Kinda funny how things have worked out. I'm a journalist by trade, after all. I graduated from college in 1990 as a member of the last generation of old-school journalists.

Q.: How old-school was I?

A.: I wrote my first article for our college paper on a typewriter. I kid you not.

My career path has been, in a word, meandering. I've gone from news reporter to news editor to sports editor to online sports editor to electronic marketing manager to e-communications manager to chief communications officer, the latter focusing specifically on social and new media.

Those are just job titles, though. They merely describe how I do my job.

What I do hasn't changed at all.

I'm in the business of informing people. Telling stories. Spreading the word. That's my passion. That's what I do. How I do it has changed radically over the years. What I do hasn't changed at all.

That's a perfect example of what "The Finch Effect" author Nacie Carson might call "vocational Darwinism" -- the notion that our jobs must evolve to conquer the radical changes that are impacting our careers.

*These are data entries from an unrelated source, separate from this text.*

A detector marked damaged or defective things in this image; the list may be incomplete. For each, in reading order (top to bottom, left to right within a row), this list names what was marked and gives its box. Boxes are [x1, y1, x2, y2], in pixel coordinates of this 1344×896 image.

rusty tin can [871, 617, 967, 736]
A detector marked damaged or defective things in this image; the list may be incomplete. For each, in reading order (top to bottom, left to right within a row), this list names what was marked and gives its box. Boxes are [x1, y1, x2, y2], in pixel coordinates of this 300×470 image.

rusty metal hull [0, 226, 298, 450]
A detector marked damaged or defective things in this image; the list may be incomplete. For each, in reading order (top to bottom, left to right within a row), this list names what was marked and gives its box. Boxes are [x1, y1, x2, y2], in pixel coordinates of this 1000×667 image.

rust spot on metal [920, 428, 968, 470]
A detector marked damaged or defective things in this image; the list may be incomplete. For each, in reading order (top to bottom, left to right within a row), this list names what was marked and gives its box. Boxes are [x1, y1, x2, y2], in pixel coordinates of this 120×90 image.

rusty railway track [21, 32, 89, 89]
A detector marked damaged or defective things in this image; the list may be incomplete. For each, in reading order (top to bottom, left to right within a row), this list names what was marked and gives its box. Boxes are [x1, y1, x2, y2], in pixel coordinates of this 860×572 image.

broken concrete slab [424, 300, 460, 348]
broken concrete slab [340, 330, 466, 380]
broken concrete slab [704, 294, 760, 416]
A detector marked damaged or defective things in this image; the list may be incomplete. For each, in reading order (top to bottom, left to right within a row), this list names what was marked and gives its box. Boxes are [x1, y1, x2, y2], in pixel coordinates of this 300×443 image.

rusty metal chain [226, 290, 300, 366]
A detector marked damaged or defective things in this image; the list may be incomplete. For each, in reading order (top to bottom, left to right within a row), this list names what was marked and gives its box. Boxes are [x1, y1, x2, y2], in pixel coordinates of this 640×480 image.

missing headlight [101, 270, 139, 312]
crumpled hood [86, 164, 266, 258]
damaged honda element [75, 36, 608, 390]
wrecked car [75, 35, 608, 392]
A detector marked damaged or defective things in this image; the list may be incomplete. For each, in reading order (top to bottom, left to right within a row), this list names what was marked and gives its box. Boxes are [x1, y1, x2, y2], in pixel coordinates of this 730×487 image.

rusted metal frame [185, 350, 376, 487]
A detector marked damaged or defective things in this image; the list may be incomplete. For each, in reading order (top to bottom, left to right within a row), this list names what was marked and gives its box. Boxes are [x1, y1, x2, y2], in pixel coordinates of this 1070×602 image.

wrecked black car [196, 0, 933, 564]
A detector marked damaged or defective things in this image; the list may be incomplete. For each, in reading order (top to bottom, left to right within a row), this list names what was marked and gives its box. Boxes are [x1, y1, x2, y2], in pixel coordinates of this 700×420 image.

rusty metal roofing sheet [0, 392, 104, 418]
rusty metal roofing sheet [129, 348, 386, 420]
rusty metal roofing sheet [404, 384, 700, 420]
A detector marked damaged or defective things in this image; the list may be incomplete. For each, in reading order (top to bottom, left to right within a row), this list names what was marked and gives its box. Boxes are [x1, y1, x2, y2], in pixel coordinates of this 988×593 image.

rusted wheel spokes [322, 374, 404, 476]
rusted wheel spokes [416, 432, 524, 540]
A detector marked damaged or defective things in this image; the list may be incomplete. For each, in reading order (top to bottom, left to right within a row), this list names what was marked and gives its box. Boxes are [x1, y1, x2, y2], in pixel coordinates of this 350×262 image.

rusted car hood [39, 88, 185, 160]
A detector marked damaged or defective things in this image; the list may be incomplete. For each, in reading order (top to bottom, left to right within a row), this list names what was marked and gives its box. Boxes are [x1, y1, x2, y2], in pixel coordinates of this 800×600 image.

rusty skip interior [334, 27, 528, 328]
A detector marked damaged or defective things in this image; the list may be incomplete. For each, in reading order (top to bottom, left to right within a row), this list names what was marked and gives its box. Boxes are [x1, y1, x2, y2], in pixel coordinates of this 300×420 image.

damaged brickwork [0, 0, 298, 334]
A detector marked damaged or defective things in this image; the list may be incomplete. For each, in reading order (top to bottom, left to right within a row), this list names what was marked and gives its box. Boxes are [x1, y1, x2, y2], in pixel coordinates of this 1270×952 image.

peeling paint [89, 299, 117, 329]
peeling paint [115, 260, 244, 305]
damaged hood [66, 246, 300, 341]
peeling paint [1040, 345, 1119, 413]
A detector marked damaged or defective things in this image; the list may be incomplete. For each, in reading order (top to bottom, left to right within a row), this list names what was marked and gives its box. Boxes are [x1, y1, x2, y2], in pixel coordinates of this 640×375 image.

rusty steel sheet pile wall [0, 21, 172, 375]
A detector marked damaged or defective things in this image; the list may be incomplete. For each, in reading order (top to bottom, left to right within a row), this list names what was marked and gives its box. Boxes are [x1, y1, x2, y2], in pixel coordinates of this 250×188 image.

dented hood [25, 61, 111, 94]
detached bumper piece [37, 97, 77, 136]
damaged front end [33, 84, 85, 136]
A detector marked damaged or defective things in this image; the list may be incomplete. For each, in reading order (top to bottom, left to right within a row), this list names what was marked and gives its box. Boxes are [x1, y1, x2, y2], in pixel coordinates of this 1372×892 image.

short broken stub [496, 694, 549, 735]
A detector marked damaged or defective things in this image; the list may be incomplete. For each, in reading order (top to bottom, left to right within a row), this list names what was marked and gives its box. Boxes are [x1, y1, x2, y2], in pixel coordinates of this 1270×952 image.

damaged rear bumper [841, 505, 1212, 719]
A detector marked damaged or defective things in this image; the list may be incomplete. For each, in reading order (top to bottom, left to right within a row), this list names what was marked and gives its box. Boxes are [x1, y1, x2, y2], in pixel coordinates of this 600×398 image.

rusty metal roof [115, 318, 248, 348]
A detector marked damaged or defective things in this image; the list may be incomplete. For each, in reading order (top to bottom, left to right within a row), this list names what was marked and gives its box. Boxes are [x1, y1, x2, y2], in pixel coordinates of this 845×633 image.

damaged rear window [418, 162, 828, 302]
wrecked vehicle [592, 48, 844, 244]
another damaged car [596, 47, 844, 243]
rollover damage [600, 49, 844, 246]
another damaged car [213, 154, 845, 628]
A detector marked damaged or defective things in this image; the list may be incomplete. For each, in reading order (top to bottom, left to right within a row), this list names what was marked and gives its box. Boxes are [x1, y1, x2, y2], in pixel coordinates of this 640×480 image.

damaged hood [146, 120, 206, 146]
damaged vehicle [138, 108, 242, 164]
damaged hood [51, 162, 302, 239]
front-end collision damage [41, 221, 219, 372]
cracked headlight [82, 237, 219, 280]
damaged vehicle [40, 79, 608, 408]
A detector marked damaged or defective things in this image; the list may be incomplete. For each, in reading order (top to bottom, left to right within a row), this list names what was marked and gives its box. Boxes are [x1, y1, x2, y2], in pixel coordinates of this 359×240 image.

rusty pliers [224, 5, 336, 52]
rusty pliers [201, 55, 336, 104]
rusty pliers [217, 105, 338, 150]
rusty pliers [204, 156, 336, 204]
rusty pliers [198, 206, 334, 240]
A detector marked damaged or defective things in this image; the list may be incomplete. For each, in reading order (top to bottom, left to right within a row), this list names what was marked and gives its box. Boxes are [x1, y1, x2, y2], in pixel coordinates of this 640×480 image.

It's a lesson that today's students would be wise to learn -- and that today's employees must embrace to survive. As Tom Hood says, the No. 1 skill going forward is the ability to learn new skills.

"Take responsibility for our own professional development when possible," Carson tells Fast Company's Drake Baer. "It's important for professionals to be comfortable and willing to hold up their hand to get more skill development, to improve the skills they're already great at, and not wait for a company to do that for them, to really take ownership of their own skill development."

In other words, change won't wait for you to catch up. You have to do that on your own. Be stubborn enough to cling to your passion -- and flexible enough to adopt newer, better ways of doing that work.

In an era of unprecedented change and complexity, that's a key to staying relevant.